当前位置: 首页 > 期刊 > 《核酸研究》 > 2004年第We期 > 正文
编号:11371844
RESCUE-ESE identifies candidate exonic splicing enhancers in vertebrat
http://www.100md.com 《核酸研究医学期刊》
     1 Center for Cancer Research, 2 Department of Biology and 5 McGovern Institute, Massachusetts Institute of Technology, Cambridge, MA 02139, USA, 3 Department of Epidemiology and Biostatistics, University of California San Francisco, 500 Parnassus Avenue Box 0560, San Francisco, CA 94143-0560, USA and 4 46 Glenbrook Road, W. Hartford, CT 06107, USA

    * To whom correspondence should be addressed. Tel: +1 617 258 5997; Fax: +1 617 452 2936; Email: cburge@mit.edu

    ABSTRACT

    A typical gene contains two levels of information: a sequence that encodes a particular protein and a host of other signals that are necessary for the correct expression of the transcript. While much attention has been focused on the effects of sequence variation on the amino acid sequence, variations that disrupt gene processing signals can dramatically impact gene function. A variation that disrupts an exonic splicing enhancer (ESE), for example, could cause exon skipping which would result in the exclusion of an entire exon from the mRNA transcript. RESCUE-ESE, a computational approach used in conjunction with experimental validation, previously identified 238 candidate ESE hexamers in human genes. The RESCUE-ESE method has recently been implemented in three additional species: mouse, zebrafish and pufferfish. Here we describe an online ESE analysis tool (http://genes.mit.edu/burgelab/rescue-ese/) that annotates RESCUE-ESE hexamers in vertebrate exons and can be used to predict splicing phenotypes by identifying sequence changes that disrupt or alter predicted ESEs.

    INTRODUCTION

    The splicing machinery requires the presence of several cis-acting sequence elements to accurately recognize and remove introns from pre-mRNA. While the splice sites themselves are located in the introns, additional sequences that enhance splicing from an exonic location are also known. These exonic splicing enhancers (ESEs) are short oligonucleotide sequences that occur frequently in both constitutively and alternatively spliced exons (1–5). ESEs are often recognized by proteins of the SR family, which function by recruiting components of the core splicing machinery to nearby splice sites (6) or by counteracting the effects of nearby silencing elements (7).

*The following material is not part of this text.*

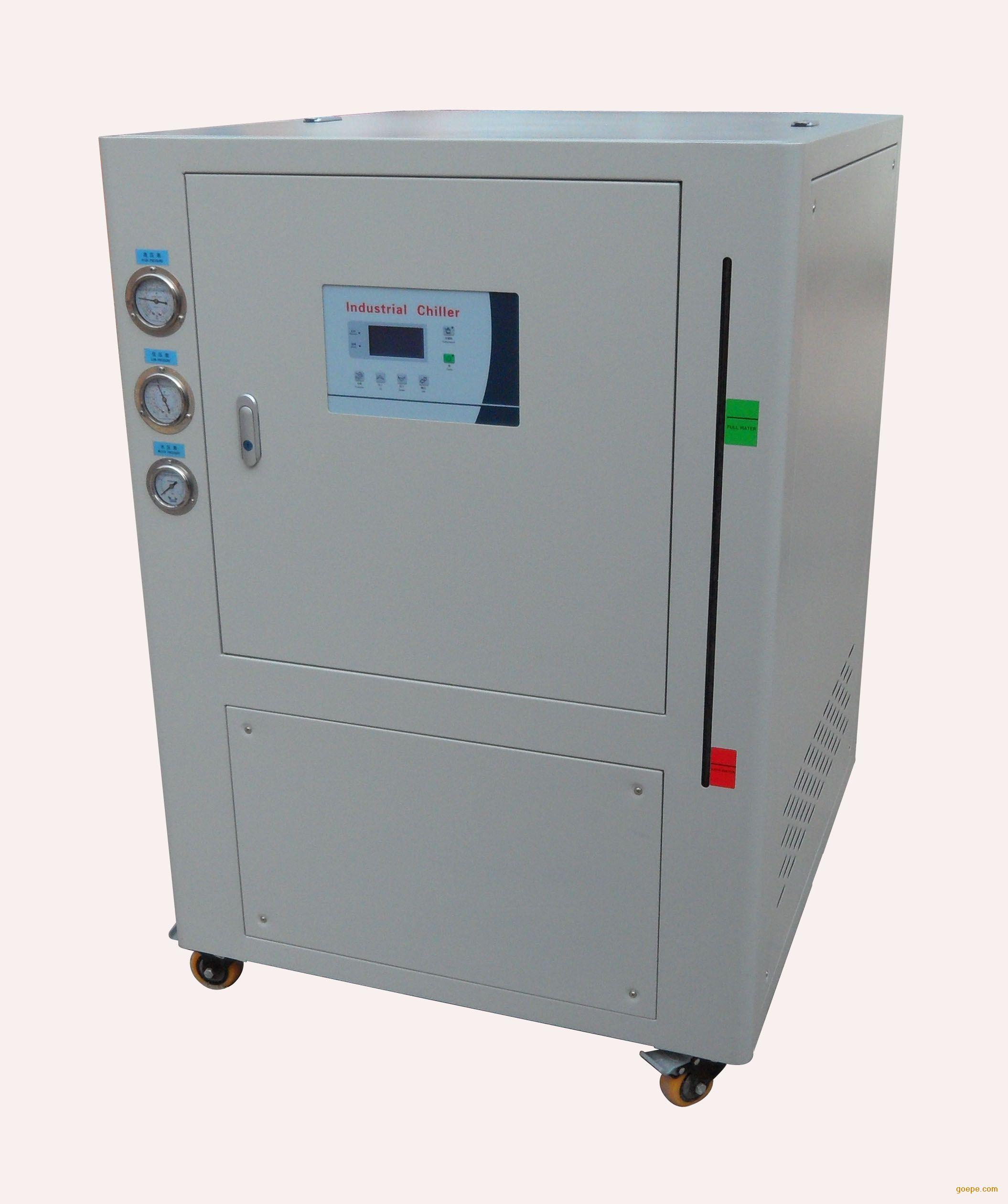 平谷风冷式冷水机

    A variety of selection schemes have been used to determine which sequences are capable of functioning as ESEs (2–5). These SELEX methods start with a complex pool of random sequence and invoke an iterative selection–amplification protocol which progressively enriches the fraction of molecules in the total pool that possess ESE activity. Functional SELEX experiments, performed in vitro, have described the binding specificity of four SR proteins, and these motifs have been incorporated into an online ESE annotation tool called ESEFinder (8).

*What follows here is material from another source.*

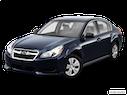 2013 Subaru Legacy Front angle view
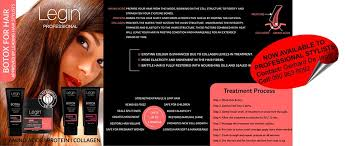 Image result for legin botox hair products south africa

    Previously, we reported a computational method, RESCUE-ESE, which identifies ESEs in human genomic sequences by searching for hexanucleotides that satisfy the following two criteria: (i) they are significantly enriched in human exons relative to introns, and (ii) they are significantly more frequent in exons with weak (non-consensus) splice sites than in exons with strong (consensus) splice sites (1). This method identified a set of 238 hexamers (of the 4096 possible hexamers) that were clustered into 10 groups: two groups of 5'ss ESEs, five groups of 3'ss ESEs and three additional groups that appear to be common to both the 3'ss and 5'ss (Figure 1A, B). In vivo tests of splicing enhancer activity, performed on 10 test sequences that were chosen to represent each of the 10 non-redundant ESE motifs (Figure 1), confirmed activity in all 10 cases, and point mutations that were chosen to disrupt the predicted ESE hexamer within the test sequence reduced exon inclusion by more than 2-fold in 9 of the 10 cases (1).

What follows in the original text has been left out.